In the future, we plan to develop our research on Reddit along several directions. First of all, we would like to carry out a deep investigation on NSFW subreddits. In fact, in spite they are very numerous, few analyses on them have been performed in the past literature. Furthermore, in Section 9.1, we have seen that the merge, or at least the integration, of related subreddits could be extremely beneficial. Therefore, we plan to define an approach that finds possible subreddits to merge or to integrate and, then, suggests the tasks necessary to carry out this activity. Finally, we would like to define an approach to find duplicate accounts, that is, two or more Reddit accounts belonging to the same person.
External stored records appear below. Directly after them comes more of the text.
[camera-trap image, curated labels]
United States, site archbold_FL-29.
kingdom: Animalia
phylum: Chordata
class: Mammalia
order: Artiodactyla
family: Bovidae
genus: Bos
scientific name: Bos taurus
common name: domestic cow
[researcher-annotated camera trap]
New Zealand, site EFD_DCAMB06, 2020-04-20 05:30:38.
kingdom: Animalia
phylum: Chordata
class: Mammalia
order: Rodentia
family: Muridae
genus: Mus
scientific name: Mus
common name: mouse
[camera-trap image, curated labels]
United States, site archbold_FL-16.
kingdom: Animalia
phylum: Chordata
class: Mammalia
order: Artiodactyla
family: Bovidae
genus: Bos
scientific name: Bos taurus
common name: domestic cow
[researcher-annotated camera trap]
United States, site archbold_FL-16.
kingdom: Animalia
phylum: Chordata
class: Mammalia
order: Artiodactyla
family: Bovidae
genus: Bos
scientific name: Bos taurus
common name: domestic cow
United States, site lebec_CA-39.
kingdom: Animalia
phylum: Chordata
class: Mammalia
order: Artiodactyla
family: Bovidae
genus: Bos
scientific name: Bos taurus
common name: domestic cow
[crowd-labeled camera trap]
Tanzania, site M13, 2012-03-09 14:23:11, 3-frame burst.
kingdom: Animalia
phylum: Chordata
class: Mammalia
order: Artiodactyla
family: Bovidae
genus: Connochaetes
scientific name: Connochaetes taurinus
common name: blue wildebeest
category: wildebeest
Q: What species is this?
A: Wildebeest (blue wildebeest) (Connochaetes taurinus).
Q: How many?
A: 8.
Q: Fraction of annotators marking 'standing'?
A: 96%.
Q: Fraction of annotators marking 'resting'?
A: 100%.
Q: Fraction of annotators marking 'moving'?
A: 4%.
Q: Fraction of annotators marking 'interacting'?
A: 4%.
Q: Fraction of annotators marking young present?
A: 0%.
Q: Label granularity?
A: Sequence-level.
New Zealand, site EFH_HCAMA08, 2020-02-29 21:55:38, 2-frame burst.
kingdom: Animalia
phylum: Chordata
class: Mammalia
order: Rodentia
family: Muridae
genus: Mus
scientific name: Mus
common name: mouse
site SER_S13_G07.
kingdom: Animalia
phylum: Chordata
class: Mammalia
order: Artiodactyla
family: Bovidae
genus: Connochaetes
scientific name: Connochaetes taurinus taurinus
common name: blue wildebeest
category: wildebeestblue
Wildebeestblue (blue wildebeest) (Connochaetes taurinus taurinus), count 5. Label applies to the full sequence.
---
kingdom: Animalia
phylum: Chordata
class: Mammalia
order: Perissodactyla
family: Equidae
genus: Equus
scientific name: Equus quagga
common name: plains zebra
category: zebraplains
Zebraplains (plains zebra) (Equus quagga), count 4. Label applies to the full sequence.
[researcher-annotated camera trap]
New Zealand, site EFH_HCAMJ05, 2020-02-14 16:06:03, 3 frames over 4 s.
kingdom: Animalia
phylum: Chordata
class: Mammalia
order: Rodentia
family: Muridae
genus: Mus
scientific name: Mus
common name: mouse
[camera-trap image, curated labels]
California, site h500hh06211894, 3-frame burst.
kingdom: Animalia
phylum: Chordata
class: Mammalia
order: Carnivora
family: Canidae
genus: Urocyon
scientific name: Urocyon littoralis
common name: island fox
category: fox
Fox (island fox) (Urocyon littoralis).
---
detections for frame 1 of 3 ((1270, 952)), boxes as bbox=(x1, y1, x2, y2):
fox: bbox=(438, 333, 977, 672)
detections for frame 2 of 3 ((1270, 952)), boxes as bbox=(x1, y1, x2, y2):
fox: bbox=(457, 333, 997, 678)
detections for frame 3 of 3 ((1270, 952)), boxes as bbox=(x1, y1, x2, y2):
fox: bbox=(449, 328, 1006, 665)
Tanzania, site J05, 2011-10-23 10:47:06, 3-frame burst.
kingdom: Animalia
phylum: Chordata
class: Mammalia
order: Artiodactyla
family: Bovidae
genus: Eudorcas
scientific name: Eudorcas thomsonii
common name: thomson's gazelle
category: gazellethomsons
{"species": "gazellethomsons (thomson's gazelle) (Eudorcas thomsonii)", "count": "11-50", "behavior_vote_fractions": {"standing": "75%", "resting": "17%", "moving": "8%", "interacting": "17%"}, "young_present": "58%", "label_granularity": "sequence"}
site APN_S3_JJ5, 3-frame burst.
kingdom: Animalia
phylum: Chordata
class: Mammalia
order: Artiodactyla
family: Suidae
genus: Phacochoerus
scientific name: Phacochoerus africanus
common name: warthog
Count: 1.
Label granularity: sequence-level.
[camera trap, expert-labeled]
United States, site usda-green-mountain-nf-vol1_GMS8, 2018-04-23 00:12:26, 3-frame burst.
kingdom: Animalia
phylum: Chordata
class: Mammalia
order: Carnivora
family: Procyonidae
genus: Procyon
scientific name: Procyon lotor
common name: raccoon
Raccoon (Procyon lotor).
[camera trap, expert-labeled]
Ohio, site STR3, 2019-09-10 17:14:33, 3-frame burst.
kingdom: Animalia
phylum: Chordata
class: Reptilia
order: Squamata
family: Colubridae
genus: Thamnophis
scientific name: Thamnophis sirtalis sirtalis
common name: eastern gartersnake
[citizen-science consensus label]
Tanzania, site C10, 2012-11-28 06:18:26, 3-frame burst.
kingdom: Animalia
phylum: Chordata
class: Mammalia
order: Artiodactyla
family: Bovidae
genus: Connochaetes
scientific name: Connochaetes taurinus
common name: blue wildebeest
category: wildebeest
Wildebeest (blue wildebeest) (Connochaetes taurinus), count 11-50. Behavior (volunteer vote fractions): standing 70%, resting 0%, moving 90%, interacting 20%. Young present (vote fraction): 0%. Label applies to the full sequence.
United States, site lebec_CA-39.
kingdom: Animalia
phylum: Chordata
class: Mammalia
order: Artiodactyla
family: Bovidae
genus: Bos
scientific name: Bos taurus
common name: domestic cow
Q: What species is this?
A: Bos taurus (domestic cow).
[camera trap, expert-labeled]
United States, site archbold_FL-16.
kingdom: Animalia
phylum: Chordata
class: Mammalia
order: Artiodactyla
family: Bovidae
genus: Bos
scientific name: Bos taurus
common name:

We would like to understand the main motivations leading a user to adopt multiple accounts and verify if she has different behaviours in different accounts.
Footnotes
Declaration of conflicting interests
The author(s) declared no potential conflicts of interest with respect to the research, authorship and/or publication of this article.
Funding
The author(s) disclosed receipt of the following financial support for the research, authorship and/or publication of this article: This work was partially supported by (a) the Italian Ministry for Economic Development (MISE) under the project ‘Smarter Solutions in the Big Data World’, funded within the call ‘HORIZON2020’ PON I&C 2014–2020 (CUP B28I17000250008), and (b) the Department of Information Engineering at the Polytechnic University of Marche under the project ‘A network-based approach to uniformly extract knowledge and support decision making in heterogeneous application contexts’ (RSAB 2018).